Records excerpted from a collection:

_ _ _ _ _

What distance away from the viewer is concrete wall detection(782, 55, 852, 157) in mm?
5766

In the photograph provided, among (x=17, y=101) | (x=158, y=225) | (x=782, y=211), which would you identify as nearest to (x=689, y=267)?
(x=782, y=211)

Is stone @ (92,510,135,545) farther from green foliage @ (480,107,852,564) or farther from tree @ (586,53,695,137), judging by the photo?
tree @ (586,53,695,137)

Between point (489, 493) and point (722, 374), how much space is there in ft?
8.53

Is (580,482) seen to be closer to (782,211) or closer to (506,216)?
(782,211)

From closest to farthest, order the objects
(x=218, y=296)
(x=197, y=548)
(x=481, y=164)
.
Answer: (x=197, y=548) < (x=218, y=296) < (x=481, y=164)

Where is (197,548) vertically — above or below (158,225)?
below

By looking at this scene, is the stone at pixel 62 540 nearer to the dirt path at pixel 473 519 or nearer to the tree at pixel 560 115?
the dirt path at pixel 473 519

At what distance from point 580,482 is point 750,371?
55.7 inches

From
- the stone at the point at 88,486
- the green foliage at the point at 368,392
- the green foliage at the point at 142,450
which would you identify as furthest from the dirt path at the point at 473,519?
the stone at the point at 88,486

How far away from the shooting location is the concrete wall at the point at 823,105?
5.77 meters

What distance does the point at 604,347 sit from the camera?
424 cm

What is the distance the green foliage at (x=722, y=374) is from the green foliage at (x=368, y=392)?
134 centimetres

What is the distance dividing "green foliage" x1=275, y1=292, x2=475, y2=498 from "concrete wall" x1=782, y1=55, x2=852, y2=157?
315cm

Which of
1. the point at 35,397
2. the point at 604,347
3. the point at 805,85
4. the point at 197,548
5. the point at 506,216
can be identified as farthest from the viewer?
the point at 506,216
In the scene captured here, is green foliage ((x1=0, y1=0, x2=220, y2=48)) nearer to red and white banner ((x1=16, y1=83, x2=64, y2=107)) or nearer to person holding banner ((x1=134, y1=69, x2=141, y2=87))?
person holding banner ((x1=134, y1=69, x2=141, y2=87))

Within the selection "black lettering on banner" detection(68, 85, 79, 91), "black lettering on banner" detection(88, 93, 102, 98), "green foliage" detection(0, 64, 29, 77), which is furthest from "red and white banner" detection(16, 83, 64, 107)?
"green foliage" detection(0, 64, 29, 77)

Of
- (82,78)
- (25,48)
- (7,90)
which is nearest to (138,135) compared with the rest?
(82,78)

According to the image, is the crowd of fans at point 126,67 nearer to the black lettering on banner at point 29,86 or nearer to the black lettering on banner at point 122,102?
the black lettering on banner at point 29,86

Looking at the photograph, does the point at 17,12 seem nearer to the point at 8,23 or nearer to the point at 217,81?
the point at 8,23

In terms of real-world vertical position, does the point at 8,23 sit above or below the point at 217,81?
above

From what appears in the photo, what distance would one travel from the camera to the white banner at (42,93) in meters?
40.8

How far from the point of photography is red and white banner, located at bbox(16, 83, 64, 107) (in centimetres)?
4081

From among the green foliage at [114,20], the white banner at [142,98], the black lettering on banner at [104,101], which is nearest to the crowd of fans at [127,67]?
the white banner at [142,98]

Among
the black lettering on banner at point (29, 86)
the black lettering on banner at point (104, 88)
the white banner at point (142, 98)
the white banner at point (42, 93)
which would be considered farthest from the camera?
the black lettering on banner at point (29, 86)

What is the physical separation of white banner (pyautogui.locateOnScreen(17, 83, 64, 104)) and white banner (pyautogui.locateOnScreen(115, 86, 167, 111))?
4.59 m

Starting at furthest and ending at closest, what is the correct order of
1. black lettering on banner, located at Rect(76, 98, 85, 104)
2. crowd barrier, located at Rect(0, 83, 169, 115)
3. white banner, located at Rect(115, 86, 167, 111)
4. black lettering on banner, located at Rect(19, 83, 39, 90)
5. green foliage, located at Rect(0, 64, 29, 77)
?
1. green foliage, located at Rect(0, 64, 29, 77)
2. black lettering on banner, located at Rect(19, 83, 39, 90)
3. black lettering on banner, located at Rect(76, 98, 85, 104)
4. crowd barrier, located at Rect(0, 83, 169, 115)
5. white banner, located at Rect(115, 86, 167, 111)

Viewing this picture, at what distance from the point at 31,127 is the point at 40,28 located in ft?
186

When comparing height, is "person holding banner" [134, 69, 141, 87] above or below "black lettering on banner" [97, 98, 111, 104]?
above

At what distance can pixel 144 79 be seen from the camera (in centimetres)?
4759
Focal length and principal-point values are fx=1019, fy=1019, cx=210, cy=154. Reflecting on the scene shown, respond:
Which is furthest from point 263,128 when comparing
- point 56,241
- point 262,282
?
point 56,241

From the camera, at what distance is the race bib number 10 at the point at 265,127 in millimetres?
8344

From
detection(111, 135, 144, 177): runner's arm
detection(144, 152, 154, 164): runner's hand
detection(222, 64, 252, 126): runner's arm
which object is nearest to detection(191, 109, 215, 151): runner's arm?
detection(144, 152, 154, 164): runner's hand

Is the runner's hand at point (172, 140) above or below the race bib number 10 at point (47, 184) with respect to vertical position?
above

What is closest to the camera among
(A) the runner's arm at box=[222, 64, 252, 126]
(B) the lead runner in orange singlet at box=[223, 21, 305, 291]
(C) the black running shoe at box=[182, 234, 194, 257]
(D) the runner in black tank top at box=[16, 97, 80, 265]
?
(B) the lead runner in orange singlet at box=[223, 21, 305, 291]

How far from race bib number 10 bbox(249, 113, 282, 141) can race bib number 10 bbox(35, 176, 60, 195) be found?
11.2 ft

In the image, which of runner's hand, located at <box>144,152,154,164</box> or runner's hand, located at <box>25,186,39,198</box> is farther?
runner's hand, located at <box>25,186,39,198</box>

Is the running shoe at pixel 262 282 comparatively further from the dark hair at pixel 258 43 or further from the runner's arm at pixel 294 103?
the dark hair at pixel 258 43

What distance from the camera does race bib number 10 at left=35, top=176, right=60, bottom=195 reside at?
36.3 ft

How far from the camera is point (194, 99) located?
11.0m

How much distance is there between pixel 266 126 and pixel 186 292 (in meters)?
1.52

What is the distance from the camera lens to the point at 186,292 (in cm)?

_ _ _ _ _

=== What this task involves ===
All of the material above needs to be copied exactly.

=== Worked solution ===
What distance away from the viewer is concrete wall detection(782, 55, 852, 157) in mm?
5766

In the photograph provided, among (x=17, y=101) | (x=158, y=225) | (x=782, y=211), which would you identify as nearest to (x=689, y=267)?
(x=782, y=211)

Is stone @ (92,510,135,545) farther from green foliage @ (480,107,852,564) or farther from tree @ (586,53,695,137), judging by the photo?
tree @ (586,53,695,137)

Between point (489, 493) and point (722, 374), how much space is there in ft?
8.53

Is (580,482) seen to be closer to (782,211) or closer to (506,216)?
(782,211)

From closest to farthest, order the objects
(x=218, y=296)
(x=197, y=548)
(x=481, y=164)
.
Answer: (x=197, y=548) < (x=218, y=296) < (x=481, y=164)

Where is (197,548) vertically — above or below (158,225)?
below

By looking at this scene, is the stone at pixel 62 540 nearer to the dirt path at pixel 473 519 or nearer to the tree at pixel 560 115?
the dirt path at pixel 473 519

At what distance from point 580,482 is point 750,371?
55.7 inches

From
- the stone at the point at 88,486
- the green foliage at the point at 368,392
- the green foliage at the point at 142,450
which would you identify as furthest from the dirt path at the point at 473,519?
the stone at the point at 88,486

How far away from the shooting location is the concrete wall at the point at 823,105?
5.77 meters

What distance does the point at 604,347 sit from the camera?
424 cm

What is the distance the green foliage at (x=722, y=374) is from the green foliage at (x=368, y=392)?
134 centimetres

What is the distance dividing "green foliage" x1=275, y1=292, x2=475, y2=498 from "concrete wall" x1=782, y1=55, x2=852, y2=157?
315cm

Which of
1. the point at 35,397
2. the point at 604,347
3. the point at 805,85
4. the point at 197,548
5. the point at 506,216
can be identified as farthest from the viewer?
the point at 506,216
In the scene captured here, is green foliage ((x1=0, y1=0, x2=220, y2=48)) nearer to red and white banner ((x1=16, y1=83, x2=64, y2=107)) or nearer to person holding banner ((x1=134, y1=69, x2=141, y2=87))?
person holding banner ((x1=134, y1=69, x2=141, y2=87))

Within the selection "black lettering on banner" detection(68, 85, 79, 91), "black lettering on banner" detection(88, 93, 102, 98), "green foliage" detection(0, 64, 29, 77), which is furthest from "red and white banner" detection(16, 83, 64, 107)?
"green foliage" detection(0, 64, 29, 77)

Of
- (82,78)
- (25,48)
- (7,90)
which is nearest to (138,135) compared with the rest?
(82,78)

According to the image, is the crowd of fans at point 126,67 nearer to the black lettering on banner at point 29,86 or nearer to the black lettering on banner at point 122,102?
the black lettering on banner at point 29,86

Looking at the photograph, does the point at 17,12 seem nearer to the point at 8,23 or nearer to the point at 217,81?
the point at 8,23

In terms of real-world vertical position, does the point at 8,23 sit above or below the point at 217,81?
above

From what appears in the photo, what distance would one travel from the camera to the white banner at (42,93) in meters?
40.8

How far from the point of photography is red and white banner, located at bbox(16, 83, 64, 107) (in centimetres)?
4081

From among the green foliage at [114,20], the white banner at [142,98], the black lettering on banner at [104,101], which is nearest to the crowd of fans at [127,67]?
the white banner at [142,98]

Among
the black lettering on banner at point (29, 86)
the black lettering on banner at point (104, 88)
the white banner at point (142, 98)
the white banner at point (42, 93)
which would be considered farthest from the camera?
the black lettering on banner at point (29, 86)

What is the physical separation of white banner (pyautogui.locateOnScreen(17, 83, 64, 104)) and white banner (pyautogui.locateOnScreen(115, 86, 167, 111))?
4.59 m

Starting at furthest and ending at closest, what is the correct order of
1. black lettering on banner, located at Rect(76, 98, 85, 104)
2. crowd barrier, located at Rect(0, 83, 169, 115)
3. white banner, located at Rect(115, 86, 167, 111)
4. black lettering on banner, located at Rect(19, 83, 39, 90)
5. green foliage, located at Rect(0, 64, 29, 77)
?
1. green foliage, located at Rect(0, 64, 29, 77)
2. black lettering on banner, located at Rect(19, 83, 39, 90)
3. black lettering on banner, located at Rect(76, 98, 85, 104)
4. crowd barrier, located at Rect(0, 83, 169, 115)
5. white banner, located at Rect(115, 86, 167, 111)

Viewing this picture, at what distance from the point at 31,127 is the point at 40,28 located in ft?
186

When comparing height, is "person holding banner" [134, 69, 141, 87] above or below "black lettering on banner" [97, 98, 111, 104]?
above

At what distance can pixel 144 79 be seen from the camera (in centimetres)?
4759
Focal length and principal-point values are fx=1019, fy=1019, cx=210, cy=154. Reflecting on the scene shown, respond:
Which is furthest from point 263,128 when comparing
- point 56,241
- point 262,282
?
point 56,241

From the camera, at what distance is the race bib number 10 at the point at 265,127 in millimetres?
8344

From
detection(111, 135, 144, 177): runner's arm
detection(144, 152, 154, 164): runner's hand
detection(222, 64, 252, 126): runner's arm
which object is nearest to detection(191, 109, 215, 151): runner's arm?
detection(144, 152, 154, 164): runner's hand

Is the runner's hand at point (172, 140) above or below the race bib number 10 at point (47, 184) with respect to vertical position?
above

What is closest to the camera among
(A) the runner's arm at box=[222, 64, 252, 126]
(B) the lead runner in orange singlet at box=[223, 21, 305, 291]
(C) the black running shoe at box=[182, 234, 194, 257]
(D) the runner in black tank top at box=[16, 97, 80, 265]
?
(B) the lead runner in orange singlet at box=[223, 21, 305, 291]

How far from race bib number 10 bbox(249, 113, 282, 141) can race bib number 10 bbox(35, 176, 60, 195) be found?
11.2 ft

In the image, which of runner's hand, located at <box>144,152,154,164</box> or runner's hand, located at <box>25,186,39,198</box> is farther?
runner's hand, located at <box>25,186,39,198</box>

Is the running shoe at pixel 262 282 comparatively further from the dark hair at pixel 258 43 or further from the runner's arm at pixel 294 103?
the dark hair at pixel 258 43

What distance from the camera does race bib number 10 at left=35, top=176, right=60, bottom=195 reside at?
36.3 ft

How far from the camera is point (194, 99) located?
11.0m

How much distance is there between pixel 266 126 and pixel 186 292 (in meters)?
1.52

What is the distance from the camera lens to the point at 186,292 (in cm)?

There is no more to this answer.